▸ Aim of the exercise:
Reproduce the stretch of entries from the line containing "How far from the" through the line containing "Answer: the grass" word for word, including both of those lines.
--- Start of Data section ---
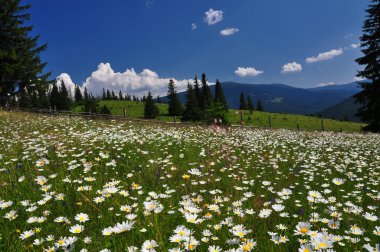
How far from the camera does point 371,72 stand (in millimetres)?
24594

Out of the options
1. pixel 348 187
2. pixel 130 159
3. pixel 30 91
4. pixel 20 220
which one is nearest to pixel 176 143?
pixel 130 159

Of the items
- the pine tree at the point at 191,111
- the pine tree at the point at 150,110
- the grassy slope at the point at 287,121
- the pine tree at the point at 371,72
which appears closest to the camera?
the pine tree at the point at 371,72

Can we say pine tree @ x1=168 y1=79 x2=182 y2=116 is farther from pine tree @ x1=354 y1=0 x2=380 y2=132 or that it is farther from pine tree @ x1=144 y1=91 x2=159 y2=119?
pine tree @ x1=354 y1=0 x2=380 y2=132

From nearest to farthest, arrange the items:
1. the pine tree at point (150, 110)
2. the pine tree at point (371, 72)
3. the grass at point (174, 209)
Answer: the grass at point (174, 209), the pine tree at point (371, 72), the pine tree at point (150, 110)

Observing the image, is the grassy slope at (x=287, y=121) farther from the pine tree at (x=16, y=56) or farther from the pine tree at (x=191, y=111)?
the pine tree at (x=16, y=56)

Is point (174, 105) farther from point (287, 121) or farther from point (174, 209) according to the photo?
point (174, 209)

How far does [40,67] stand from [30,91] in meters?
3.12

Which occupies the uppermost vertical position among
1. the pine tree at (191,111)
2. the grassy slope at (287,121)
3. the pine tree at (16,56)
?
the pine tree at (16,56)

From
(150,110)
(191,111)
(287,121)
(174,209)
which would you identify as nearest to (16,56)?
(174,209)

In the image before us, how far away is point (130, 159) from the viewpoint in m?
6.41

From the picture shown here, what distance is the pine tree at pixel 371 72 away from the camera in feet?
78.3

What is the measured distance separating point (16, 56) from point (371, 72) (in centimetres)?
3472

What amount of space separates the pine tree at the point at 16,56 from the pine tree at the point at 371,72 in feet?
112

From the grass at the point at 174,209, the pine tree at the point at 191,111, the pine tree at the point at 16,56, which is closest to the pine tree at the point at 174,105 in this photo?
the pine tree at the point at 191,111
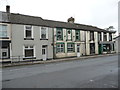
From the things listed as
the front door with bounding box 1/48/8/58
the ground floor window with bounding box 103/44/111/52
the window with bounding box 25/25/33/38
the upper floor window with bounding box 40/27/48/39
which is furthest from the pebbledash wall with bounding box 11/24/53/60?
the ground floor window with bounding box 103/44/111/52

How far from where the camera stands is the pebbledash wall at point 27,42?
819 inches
--- End of Data section ---
--- Start of Data section ---
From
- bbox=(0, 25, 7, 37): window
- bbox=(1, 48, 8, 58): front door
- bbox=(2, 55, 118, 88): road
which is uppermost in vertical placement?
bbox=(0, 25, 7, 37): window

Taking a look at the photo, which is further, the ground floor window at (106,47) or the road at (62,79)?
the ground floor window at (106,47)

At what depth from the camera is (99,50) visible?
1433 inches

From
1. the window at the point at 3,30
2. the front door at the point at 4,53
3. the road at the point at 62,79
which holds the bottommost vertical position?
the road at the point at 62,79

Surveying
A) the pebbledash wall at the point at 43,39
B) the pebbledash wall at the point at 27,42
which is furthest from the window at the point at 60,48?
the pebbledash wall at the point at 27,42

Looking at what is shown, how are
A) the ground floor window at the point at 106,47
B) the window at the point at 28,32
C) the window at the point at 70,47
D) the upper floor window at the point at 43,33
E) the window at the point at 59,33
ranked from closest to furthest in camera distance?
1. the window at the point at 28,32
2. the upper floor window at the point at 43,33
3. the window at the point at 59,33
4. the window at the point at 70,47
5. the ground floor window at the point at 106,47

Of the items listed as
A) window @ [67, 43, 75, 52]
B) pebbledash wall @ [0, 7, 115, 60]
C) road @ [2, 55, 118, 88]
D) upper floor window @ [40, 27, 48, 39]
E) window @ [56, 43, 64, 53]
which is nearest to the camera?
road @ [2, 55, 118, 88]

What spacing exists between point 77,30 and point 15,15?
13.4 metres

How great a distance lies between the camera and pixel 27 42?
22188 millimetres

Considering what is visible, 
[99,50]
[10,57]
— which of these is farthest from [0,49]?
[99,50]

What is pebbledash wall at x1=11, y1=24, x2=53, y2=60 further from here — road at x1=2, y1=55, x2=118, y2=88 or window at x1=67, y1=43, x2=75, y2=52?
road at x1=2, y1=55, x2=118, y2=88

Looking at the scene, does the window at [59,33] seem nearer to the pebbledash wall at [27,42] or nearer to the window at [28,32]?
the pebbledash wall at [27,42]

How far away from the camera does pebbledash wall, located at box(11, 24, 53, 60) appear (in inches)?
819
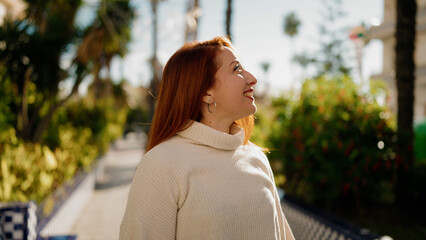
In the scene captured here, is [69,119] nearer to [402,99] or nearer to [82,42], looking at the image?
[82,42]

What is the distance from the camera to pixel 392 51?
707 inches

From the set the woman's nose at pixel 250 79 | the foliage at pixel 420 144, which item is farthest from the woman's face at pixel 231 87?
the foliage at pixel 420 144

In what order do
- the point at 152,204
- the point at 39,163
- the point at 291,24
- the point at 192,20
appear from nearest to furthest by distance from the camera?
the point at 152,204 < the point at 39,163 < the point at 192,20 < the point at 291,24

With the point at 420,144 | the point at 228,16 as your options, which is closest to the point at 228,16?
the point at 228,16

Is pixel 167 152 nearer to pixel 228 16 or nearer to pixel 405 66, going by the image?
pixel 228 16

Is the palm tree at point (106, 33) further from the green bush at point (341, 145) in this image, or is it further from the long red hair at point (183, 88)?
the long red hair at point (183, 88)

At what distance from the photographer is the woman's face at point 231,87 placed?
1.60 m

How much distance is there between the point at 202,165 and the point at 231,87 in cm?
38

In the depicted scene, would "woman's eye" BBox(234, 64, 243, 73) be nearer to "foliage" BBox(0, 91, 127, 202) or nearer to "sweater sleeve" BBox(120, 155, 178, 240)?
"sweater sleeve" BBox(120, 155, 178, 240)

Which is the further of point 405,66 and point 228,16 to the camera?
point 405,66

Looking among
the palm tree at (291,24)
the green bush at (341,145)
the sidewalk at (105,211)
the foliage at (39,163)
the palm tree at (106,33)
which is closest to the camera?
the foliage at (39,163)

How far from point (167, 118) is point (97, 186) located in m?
--- End of Data section ---
▸ Answer for this exercise:
How far from the camera does point 371,72 stand (in millimetres)?
24594

Out of the options
1. pixel 348 187
2. pixel 130 159
3. pixel 30 91
4. pixel 20 220
which one is nearest to pixel 176 143?
pixel 130 159

Of the items
- the pine tree at the point at 191,111
- the pine tree at the point at 150,110
- the grassy slope at the point at 287,121
- the pine tree at the point at 371,72
which appears closest to the camera?
the pine tree at the point at 371,72

Can we say pine tree @ x1=168 y1=79 x2=182 y2=116 is farther from pine tree @ x1=354 y1=0 x2=380 y2=132 or that it is farther from pine tree @ x1=144 y1=91 x2=159 y2=119?
pine tree @ x1=354 y1=0 x2=380 y2=132

From nearest to farthest, arrange the items:
1. the pine tree at point (150, 110)
2. the pine tree at point (371, 72)
3. the grass at point (174, 209)
Answer: the grass at point (174, 209), the pine tree at point (371, 72), the pine tree at point (150, 110)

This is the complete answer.